Sammamish voters received their ballots Friday/Saturday for primary day on August 16 for City Council. Voters have a choice in one race between Ramiro Valderrama, Jim Wasnick and John Galvin.

Galvin, of course, is the person who lectures Sammamish on proper procedures, only to flout the law when it comes to his own candidacy. He is also the master of hypocrisy.

As recently as May, Galvin was decrying campaign contributions by yours truly to past campaigns. In 2009, he attacked people who contributed funds to candidates they support. He attacked my wife’s campaign contribution, among others. This past May he claimed I had “financed” several city council campaigns.

Setting aside the bloviating over-statement of the word “financed” in this context, what does Galvin do when it comes to his own candidacy? Galvin filed for what’s called “mini-reporting.” This means he doesn’t have to reveal who is contributing to his campaign, or the amounts they “financed.”

Sammamish voters have no idea who is financing Galvin’s campaign or who is supporting him. Given his persistent criticisms and lectures about who supported and contributed to candidates he opposed, the hypocrisy is noteworthy.

Then there is the matter of his continual pattern of intimidation. I’ve already documented just two examples in the preceding post. I have two years of emails with many more examples.

But Galvin doesn’t stop there. In what is particularly egregious, Galvin on two occasions verbally accosted the wives of two planning commissioners with whom he disagreed.

Galvin is well over six feet and a stout individual. One of the wives is 5’9″ and height-weight-proportionate and the other, well into her 60s, is shorter. On these two occasions, Galvin accosted them as they were leaving commission meetings (and while their husbands were on the podium, unaware of the events until afterward) and began to berate them for actions of their husbands.

After the second incident, police were on hand at the following meeting to be sure Galvin did not repeat his inappropriate actions.

This is not an individual who should be on the city council or in any advisory role. It is worth noting that he once applied to for a position on the planning commission, and no council member supported his appointment. Furthermore, he applied for appointment to various town center advisory committees and no council member supported any of his previous applications.

DATA EXTRACT:
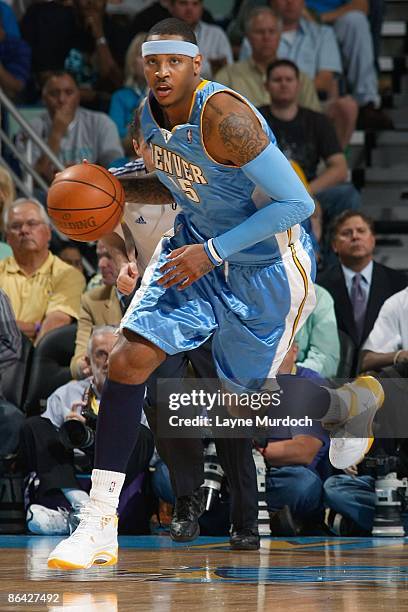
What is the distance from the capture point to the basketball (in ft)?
13.7

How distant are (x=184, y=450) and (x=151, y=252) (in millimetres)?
874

REQUEST A: Copy the passage from the post on the Sammamish City Council race word for word, starting at "Sammamish voters received" and ending at "and John Galvin.".
REQUEST B: In the post on the Sammamish City Council race, what kind of reporting did Galvin file for?
REQUEST C: Carry on the post on the Sammamish City Council race, picking up after its final sentence.

TASK ANSWER A:
Sammamish voters received their ballots Friday/Saturday for primary day on August 16 for City Council. Voters have a choice in one race between Ramiro Valderrama, Jim Wasnick and John Galvin.

TASK ANSWER B: He filed for "mini-reporting."

TASK ANSWER C:
These universal rejections of Galvin have nothing to do with his so-called advocacy of “inconvenient truths.” They are entirely because Galvin has an anger management issue (odd for someone who has a PhD in psychology who is a grievance counselor) and because of his history of verbal abuse toward staff, commissions and committees, anyone he disagrees with and the requirement for a time that police be present in case he goes into one of his inappropriate actions.

 

Whitten goes off the deep end on affordable housing

It was a perplexing comment in The Sammamish Review profile of Nancy Whitten, seeking election to her third term on the City Council.

Here’s the bizarre portion of the article:

Whitten said she is also concerned about Town Center’s requirement that 10 percent of a development’s housing units be “affordable,” in that they can be rented by a family with an annual income of about $54,000. Having grown up in Chicago, she points to the infamous Cabrini-Green public housing project as an example of the downfalls of clustering affordable housing together.

“I question, socially, if we want to pack that much affordable housing in that small of an area,” she said.

I, too, am from Chicago (the Western suburbs) and know well the history of Cabrini Green. In the heart of Chicago, the place was a notorious housing project owned and operated by the City–not privately-owned units administered by a local organization like Seattle’s Arch. It was a densely-packed project for thousands of people of low income.

Chicago’s Cabrini Green. This is no Sammamish.

The affordable housing plan for Sammamish is a required 10% of the 2,000 units throughout the Town Center (with an option to go up to 20% of any given project), and families would have an average income of $54,000–which in their dreams, nobody residing in Cabrini-Green remotely made (except through illicit activities, perhaps).

The Chicago Housing Authority so mis-managed the “projects,” as it was known, and crime was so rampant, that the projects were eventually torn down.

Sammamish’s affordable housing plan doesn’t bear the slightest resemblance to Cabrini-Green, and Whitten knows it.

In fact, the Town Center Plan doesn’t even remotely resemble the one once advanced by the Lake Washington School District, which owns 15 acres in the Town Center (not all of which is buildable). LWSD once proposed 144 units on this site, all of which would be affordable, for professions like teachers, police officers and fire fighters. Insofar as the proposal came very early in the Comprehensive Plan process, it was deemed premature and LWSD withdrew the plan.

The Town Center plan calls for a minimum of 200 and a maximum of 400 units, scattered throughout the 100 buildable acres.

What is Whitten thinking?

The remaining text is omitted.